With SpaceX, Anthropic, OpenAI and others set to debut in public markets this year, whether they boom or trade sideways out the gate will determine whether it’s time to take 1999 comparisons seriously.

Nick Colas, co-founder of DataTrek Research, spent the 1990s sitting in on IPO pricing meetings. He said the process hasn’t changed in decades.

Insiders typically want the stock to climb in its first weeks of trading without going parabolic.

Not only does too large an early rally makes bankers look incompetent for leaving money on the table but it also signals froth and exuberance, Colas said.

A 15-20% bounce for an IPO matches the comparisons between 1995 and 1998.

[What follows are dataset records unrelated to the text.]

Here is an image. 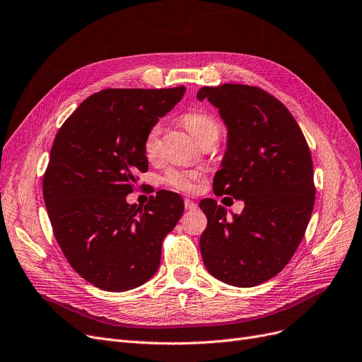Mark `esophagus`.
Segmentation results:
<instances>
[{
  "label": "esophagus",
  "mask_w": 362,
  "mask_h": 362,
  "mask_svg": "<svg viewBox=\"0 0 362 362\" xmlns=\"http://www.w3.org/2000/svg\"><path fill=\"white\" fill-rule=\"evenodd\" d=\"M197 207H198V206H197V203H195V202H192V199H189V198H186V199H185V209H186V210H189V211H191V210H195Z\"/></svg>",
  "instance_id": "1"
}]
</instances>
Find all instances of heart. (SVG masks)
Here are the masks:
<instances>
[{"label":"heart","instance_id":"1","mask_svg":"<svg viewBox=\"0 0 362 362\" xmlns=\"http://www.w3.org/2000/svg\"><path fill=\"white\" fill-rule=\"evenodd\" d=\"M183 127L189 131L191 136L198 141L203 143L209 139H219L221 125L215 116H211L204 112H188L182 117ZM144 153L147 158H153L159 149V125H153L147 131L144 137ZM199 174L195 170H180V168H171L165 173L163 177L164 183L168 185L170 188H174L182 192H191L197 188V183L199 180Z\"/></svg>","mask_w":362,"mask_h":362}]
</instances>
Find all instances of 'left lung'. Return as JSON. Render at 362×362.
Wrapping results in <instances>:
<instances>
[{"label": "left lung", "instance_id": "8db88e82", "mask_svg": "<svg viewBox=\"0 0 362 362\" xmlns=\"http://www.w3.org/2000/svg\"><path fill=\"white\" fill-rule=\"evenodd\" d=\"M197 98L219 109L228 128L213 189L245 203L233 221L215 199L199 203L207 216L199 250L221 282L257 286L285 269L309 225L316 192L309 144L291 112L261 88L204 86Z\"/></svg>", "mask_w": 362, "mask_h": 362}]
</instances>
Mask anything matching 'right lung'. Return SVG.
Masks as SVG:
<instances>
[{
  "label": "right lung",
  "mask_w": 362,
  "mask_h": 362,
  "mask_svg": "<svg viewBox=\"0 0 362 362\" xmlns=\"http://www.w3.org/2000/svg\"><path fill=\"white\" fill-rule=\"evenodd\" d=\"M185 86L104 89L80 104L59 128L43 177L57 242L93 286L122 292L158 270L164 237L183 199L159 191L144 207L128 204L137 174L147 171L144 137L176 105Z\"/></svg>",
  "instance_id": "right-lung-1"
}]
</instances>
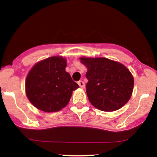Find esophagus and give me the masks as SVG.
Masks as SVG:
<instances>
[{
    "mask_svg": "<svg viewBox=\"0 0 157 157\" xmlns=\"http://www.w3.org/2000/svg\"><path fill=\"white\" fill-rule=\"evenodd\" d=\"M77 83H78L79 86H80V87L81 88V89H83V88L85 87V84H84V82H82V80L78 81V82H77Z\"/></svg>",
    "mask_w": 157,
    "mask_h": 157,
    "instance_id": "34e87169",
    "label": "esophagus"
}]
</instances>
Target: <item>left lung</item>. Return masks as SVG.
Segmentation results:
<instances>
[{
    "mask_svg": "<svg viewBox=\"0 0 157 157\" xmlns=\"http://www.w3.org/2000/svg\"><path fill=\"white\" fill-rule=\"evenodd\" d=\"M80 60L87 68L86 93L91 105L101 111H113L127 103L134 80L126 66L105 57H81Z\"/></svg>",
    "mask_w": 157,
    "mask_h": 157,
    "instance_id": "obj_1",
    "label": "left lung"
}]
</instances>
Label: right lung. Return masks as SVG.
I'll list each match as a JSON object with an SVG mask.
<instances>
[{
  "instance_id": "right-lung-1",
  "label": "right lung",
  "mask_w": 157,
  "mask_h": 157,
  "mask_svg": "<svg viewBox=\"0 0 157 157\" xmlns=\"http://www.w3.org/2000/svg\"><path fill=\"white\" fill-rule=\"evenodd\" d=\"M66 58L54 56L37 62L28 73L26 96L37 109L56 112L68 105L72 91L79 86L66 71Z\"/></svg>"
}]
</instances>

But once you enter the 50-70% range, that starts to resemble the last stage of the dot-com bubble in 1999, when the average first-day gain was 71.2%, according to DataTrek calculations.

Buying mega IPOs are usually bad bets in the early days (Chart courtesy of Exhibit A)

Now, the total capital being raised this year will dwarf even the late-stage internet-era numbers.

The 1999 and 2000 IPO classes, for instance, each raised $65 billion — roughly $125 billion after adjusting for inflation — across nearly 900 early-stage companies.

Meanwhile, SpaceX, Anthropic and OpenAI are expected to raise $175 billion combined with just those three names.

"At the end of the Dot Com boom, small companies raced to go public at high valuations and used the money raised to build often sketchy/hazy business models," Colas wrote.

"Now, it is very large companies hitting public markets, and the money raised is going to build artificial intelligence," he said.

“Claude and ChatGPT may have their shortcomings, but they are certainly not Pets.com.”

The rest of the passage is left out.